▶ Exercise set
1 - Reproduce the stretch of the patch-sft project description from "# Train split" through "account/token (for pushing)", swapping "personal access token" for "fine-grained access token".
2 - Decide whether each statement agrees with the patch-sft project description, answering yes or no and quoting the deciding words: (a) The pipeline publishes train/test splits to Hugging Face. (b) Loading the pre-built dataset requires a GitHub token. (c) The DATA_DIR setting defaults to ./data.

▶ Document extract
——
GitHub issue-to-diff dataset pipeline for supervised fine-tuning

Project description

patch-sft

patch-sft is a Python pipeline for building supervised fine-tuning (SFT) datasets from real GitHub engineering history.

It collects closed GitHub issues and linked merged pull requests, extracts unified diffs, applies quality filters, formats examples into messages[] chat records, and publishes train/test splits to Hugging Face.

Using the published dataset

If you just want the pre-built dataset, no GitHub token or local pipeline needed:

import patch

ds = patch.load("your-hf-username/patch-sft")
print(ds)
# DatasetDict({
#     train: Dataset({...}),
#     test:  Dataset({...}),
# })

df = ds["train"].to_pandas()

Or install and use it as a dependency in another project:

# pyproject.toml
dependencies = ["patch-sft>=0.1.0"]

import patch

# Download from HuggingFace Hub
ds = patch.load("your-hf-username/patch-sft")

# Train split only
train_ds = patch.load("your-hf-username/patch-sft", split="train")

Running your own collection

To collect from GitHub and build your own dataset:

Requirements

Python 3.11+
uv
GitHub personal access token
Hugging Face account/token (for pushing)

Setup

git clone https://github.com/your-username/patch-sft
cd patch-sft
make sync
make init-env

Edit .env with your values:

GITHUB_TOKEN=ghp_...        # required for collection
HF_REPO_ID=yourname/patch-sft
HF_TOKEN=hf_...             # optional if using `huggingface-cli login`
DATA_DIR=./data             # optional, defaults to ./data
PYPI_API_TOKEN=pypi-...     # only needed for `make publish`

Run the pipeline

# All repos
make collect
make process
make merge
make push

# Single repo
make collect-repo REPO=apache/arrow
make process-repo REPO=apache/arrow

# Full pipeline in one shot
make pipeline

Programmatic collection

import patch
from patch import RepoConfig

patch.collect(
    repos=[
        RepoConfig("apache", "arrow", "python", "data-engineering"),
        RepoConfig("fastapi", "fastapi", "python", "web"),
    ],
    token="ghp_...",      # or set GITHUB_TOKEN env var
    data_dir="./data",
)
——
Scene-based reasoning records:

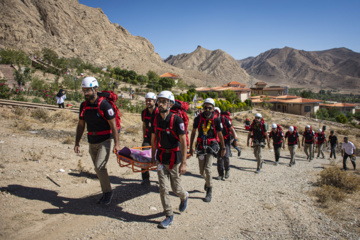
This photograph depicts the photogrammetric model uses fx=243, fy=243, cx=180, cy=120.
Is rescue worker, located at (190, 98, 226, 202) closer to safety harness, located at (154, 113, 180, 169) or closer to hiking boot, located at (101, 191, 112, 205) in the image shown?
safety harness, located at (154, 113, 180, 169)

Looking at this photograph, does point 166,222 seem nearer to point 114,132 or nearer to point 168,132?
point 168,132

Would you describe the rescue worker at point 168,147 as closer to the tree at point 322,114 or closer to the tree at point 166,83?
the tree at point 166,83

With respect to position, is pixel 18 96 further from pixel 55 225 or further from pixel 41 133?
pixel 55 225

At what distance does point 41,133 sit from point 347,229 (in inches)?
403

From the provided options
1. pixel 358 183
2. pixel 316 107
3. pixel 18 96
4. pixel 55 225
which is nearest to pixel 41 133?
pixel 55 225

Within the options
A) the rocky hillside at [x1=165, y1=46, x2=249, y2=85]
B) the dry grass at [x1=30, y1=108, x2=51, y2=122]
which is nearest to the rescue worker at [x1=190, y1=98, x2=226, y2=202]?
the dry grass at [x1=30, y1=108, x2=51, y2=122]

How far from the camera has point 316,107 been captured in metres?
52.2

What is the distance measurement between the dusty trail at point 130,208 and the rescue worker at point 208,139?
0.61 metres

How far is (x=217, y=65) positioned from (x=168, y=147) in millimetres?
151568

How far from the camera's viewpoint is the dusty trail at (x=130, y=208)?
386 centimetres

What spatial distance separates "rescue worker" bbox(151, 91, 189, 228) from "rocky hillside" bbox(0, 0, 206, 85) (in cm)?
6471

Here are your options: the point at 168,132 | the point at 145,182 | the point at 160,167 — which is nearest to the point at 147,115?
the point at 145,182

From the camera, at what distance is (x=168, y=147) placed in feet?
13.3

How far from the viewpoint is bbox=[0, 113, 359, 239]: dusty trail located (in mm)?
3857
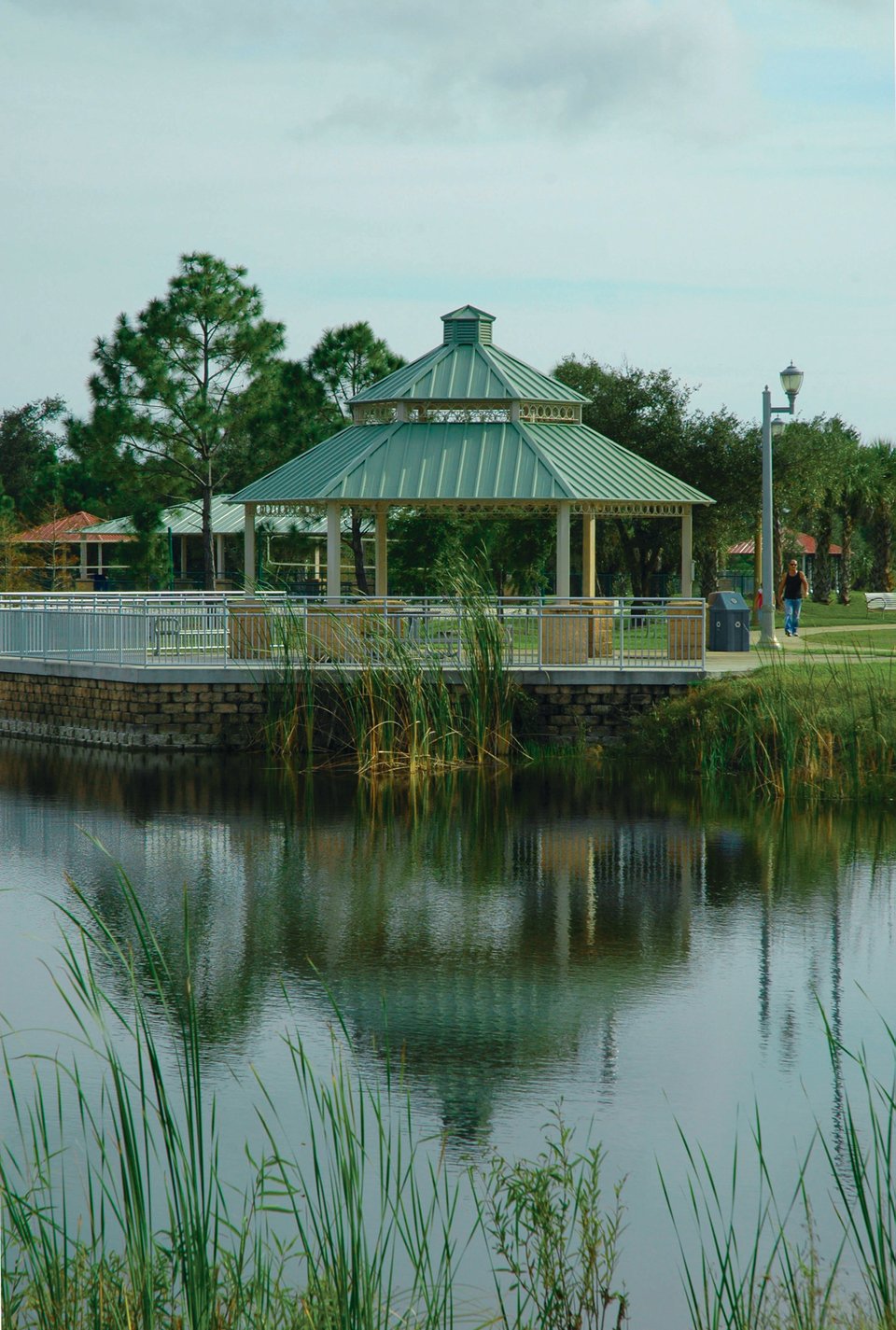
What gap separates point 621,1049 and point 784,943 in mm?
2631

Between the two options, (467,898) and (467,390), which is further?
(467,390)

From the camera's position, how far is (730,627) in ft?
78.0

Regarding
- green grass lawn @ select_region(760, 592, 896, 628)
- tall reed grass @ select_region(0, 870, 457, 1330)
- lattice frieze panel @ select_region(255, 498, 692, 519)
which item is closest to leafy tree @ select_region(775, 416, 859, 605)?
green grass lawn @ select_region(760, 592, 896, 628)

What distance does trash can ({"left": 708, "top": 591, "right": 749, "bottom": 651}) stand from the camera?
933 inches

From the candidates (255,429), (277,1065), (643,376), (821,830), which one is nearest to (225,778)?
(821,830)

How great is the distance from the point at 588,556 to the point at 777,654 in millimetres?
4866

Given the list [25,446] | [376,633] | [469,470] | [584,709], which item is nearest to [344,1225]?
[376,633]

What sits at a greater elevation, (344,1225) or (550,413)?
(550,413)

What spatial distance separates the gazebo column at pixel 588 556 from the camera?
1011 inches

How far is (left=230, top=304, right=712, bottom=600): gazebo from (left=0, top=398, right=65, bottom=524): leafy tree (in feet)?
110

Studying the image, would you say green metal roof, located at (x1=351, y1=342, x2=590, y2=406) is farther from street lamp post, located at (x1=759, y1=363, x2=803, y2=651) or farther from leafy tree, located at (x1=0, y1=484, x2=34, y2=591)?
leafy tree, located at (x1=0, y1=484, x2=34, y2=591)

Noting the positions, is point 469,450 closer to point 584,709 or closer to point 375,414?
point 375,414

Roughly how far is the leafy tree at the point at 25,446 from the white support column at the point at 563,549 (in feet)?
122

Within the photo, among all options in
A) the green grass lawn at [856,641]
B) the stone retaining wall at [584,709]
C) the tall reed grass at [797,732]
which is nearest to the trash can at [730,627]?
the green grass lawn at [856,641]
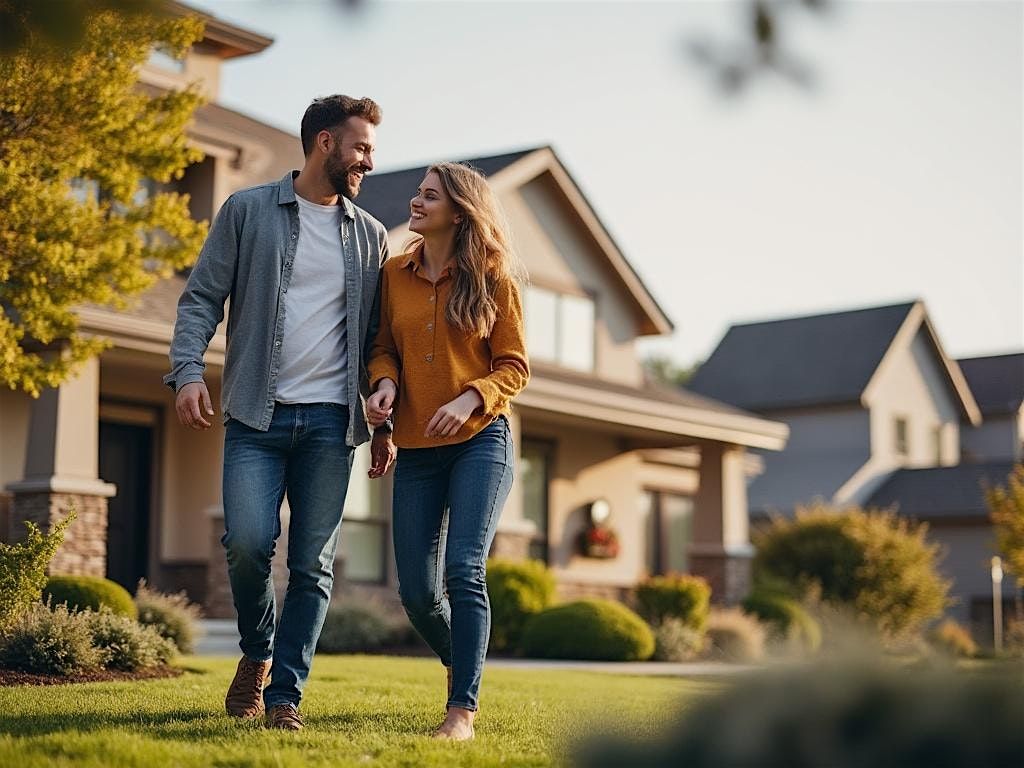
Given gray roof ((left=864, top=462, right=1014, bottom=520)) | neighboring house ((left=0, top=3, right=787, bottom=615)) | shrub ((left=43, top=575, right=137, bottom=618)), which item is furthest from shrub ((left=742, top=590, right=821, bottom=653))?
gray roof ((left=864, top=462, right=1014, bottom=520))

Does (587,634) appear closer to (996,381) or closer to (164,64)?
(164,64)

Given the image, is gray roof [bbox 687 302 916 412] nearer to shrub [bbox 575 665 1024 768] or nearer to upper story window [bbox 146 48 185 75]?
upper story window [bbox 146 48 185 75]

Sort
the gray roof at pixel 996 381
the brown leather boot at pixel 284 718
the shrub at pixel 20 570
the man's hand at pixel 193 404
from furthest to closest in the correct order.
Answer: the gray roof at pixel 996 381
the shrub at pixel 20 570
the man's hand at pixel 193 404
the brown leather boot at pixel 284 718

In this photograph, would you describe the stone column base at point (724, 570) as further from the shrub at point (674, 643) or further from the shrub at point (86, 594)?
the shrub at point (86, 594)

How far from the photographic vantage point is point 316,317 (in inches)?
227

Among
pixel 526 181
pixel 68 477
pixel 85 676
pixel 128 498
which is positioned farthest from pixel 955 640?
pixel 85 676

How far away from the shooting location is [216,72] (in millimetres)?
19016

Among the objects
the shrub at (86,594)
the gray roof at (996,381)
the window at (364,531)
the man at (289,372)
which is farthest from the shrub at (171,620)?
the gray roof at (996,381)

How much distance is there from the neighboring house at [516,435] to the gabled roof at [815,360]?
9.24 metres

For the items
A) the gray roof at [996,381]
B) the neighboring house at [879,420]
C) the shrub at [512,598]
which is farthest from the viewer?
the gray roof at [996,381]

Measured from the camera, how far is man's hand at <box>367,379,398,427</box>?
18.1 feet

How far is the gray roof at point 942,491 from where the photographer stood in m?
31.0

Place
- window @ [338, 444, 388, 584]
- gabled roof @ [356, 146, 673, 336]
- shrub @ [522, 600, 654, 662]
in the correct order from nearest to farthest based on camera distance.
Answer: shrub @ [522, 600, 654, 662]
window @ [338, 444, 388, 584]
gabled roof @ [356, 146, 673, 336]

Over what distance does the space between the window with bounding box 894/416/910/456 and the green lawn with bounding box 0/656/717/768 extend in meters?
27.2
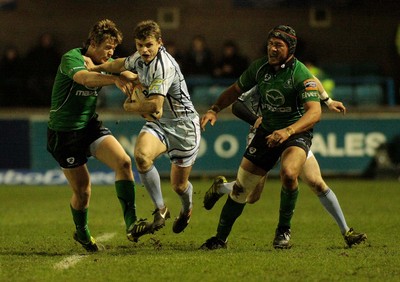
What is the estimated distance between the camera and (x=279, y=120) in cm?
1027

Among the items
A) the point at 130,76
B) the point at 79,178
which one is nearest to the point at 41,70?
the point at 79,178

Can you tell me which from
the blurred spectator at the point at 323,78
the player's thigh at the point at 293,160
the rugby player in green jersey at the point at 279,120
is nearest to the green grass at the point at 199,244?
the rugby player in green jersey at the point at 279,120

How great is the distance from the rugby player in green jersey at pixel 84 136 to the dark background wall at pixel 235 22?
13.5 m

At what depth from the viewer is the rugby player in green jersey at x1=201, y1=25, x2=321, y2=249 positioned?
9.98 meters

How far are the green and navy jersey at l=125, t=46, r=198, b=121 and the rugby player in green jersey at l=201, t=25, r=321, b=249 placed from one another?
0.35 m

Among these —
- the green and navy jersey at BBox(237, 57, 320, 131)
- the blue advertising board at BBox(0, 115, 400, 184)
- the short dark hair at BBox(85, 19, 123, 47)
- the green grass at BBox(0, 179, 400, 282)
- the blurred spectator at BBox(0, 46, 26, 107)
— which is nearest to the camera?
the green grass at BBox(0, 179, 400, 282)

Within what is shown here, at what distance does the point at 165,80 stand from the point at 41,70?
39.1 feet

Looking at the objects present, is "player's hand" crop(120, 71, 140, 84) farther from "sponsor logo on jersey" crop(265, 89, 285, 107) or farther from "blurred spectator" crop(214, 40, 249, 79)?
"blurred spectator" crop(214, 40, 249, 79)

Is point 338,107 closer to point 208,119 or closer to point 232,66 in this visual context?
point 208,119

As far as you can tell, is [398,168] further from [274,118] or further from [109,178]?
[274,118]

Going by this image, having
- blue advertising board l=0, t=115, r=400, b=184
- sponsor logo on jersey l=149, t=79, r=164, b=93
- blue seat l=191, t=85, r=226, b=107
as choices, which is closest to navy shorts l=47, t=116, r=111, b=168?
sponsor logo on jersey l=149, t=79, r=164, b=93

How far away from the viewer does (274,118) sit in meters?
10.3

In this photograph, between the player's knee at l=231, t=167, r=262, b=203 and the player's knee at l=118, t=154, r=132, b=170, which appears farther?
the player's knee at l=231, t=167, r=262, b=203

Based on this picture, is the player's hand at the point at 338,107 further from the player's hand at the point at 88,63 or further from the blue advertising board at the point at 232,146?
the blue advertising board at the point at 232,146
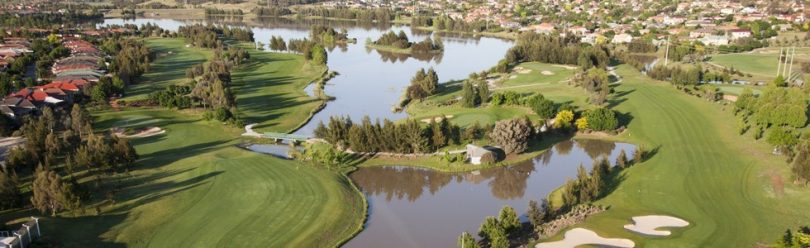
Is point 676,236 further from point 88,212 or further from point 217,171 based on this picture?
point 88,212

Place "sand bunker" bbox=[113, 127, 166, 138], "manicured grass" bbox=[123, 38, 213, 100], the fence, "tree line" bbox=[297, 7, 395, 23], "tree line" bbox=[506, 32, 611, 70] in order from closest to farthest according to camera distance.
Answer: the fence, "sand bunker" bbox=[113, 127, 166, 138], "manicured grass" bbox=[123, 38, 213, 100], "tree line" bbox=[506, 32, 611, 70], "tree line" bbox=[297, 7, 395, 23]

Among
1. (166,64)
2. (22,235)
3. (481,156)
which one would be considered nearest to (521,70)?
(481,156)

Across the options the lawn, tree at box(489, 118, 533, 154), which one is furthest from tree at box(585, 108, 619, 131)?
the lawn

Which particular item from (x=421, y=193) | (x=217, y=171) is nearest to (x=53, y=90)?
(x=217, y=171)

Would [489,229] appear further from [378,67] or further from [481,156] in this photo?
[378,67]

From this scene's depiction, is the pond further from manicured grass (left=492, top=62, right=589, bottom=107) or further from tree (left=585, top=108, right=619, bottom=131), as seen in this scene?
tree (left=585, top=108, right=619, bottom=131)

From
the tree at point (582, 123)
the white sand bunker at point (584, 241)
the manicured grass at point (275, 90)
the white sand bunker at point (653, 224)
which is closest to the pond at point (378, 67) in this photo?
the manicured grass at point (275, 90)
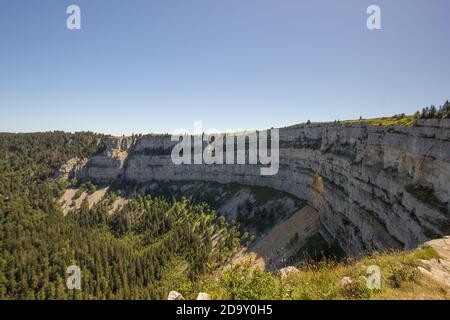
——
▶ Responses per task
1 -
# Train split only
train_ds = patch.load("your-hf-username/patch-sft", split="train")

Running your own collection

To collect from GitHub and build your own dataset:

Requirements

Python 3.11+
uv
GitHub fine-grained access token
Hugging Face account/token (for pushing)

2 -
(a) Yes: "publishes train/test splits to Hugging Face."
(b) No: "no GitHub token or local pipeline needed"
(c) Yes: "optional, defaults to ./data"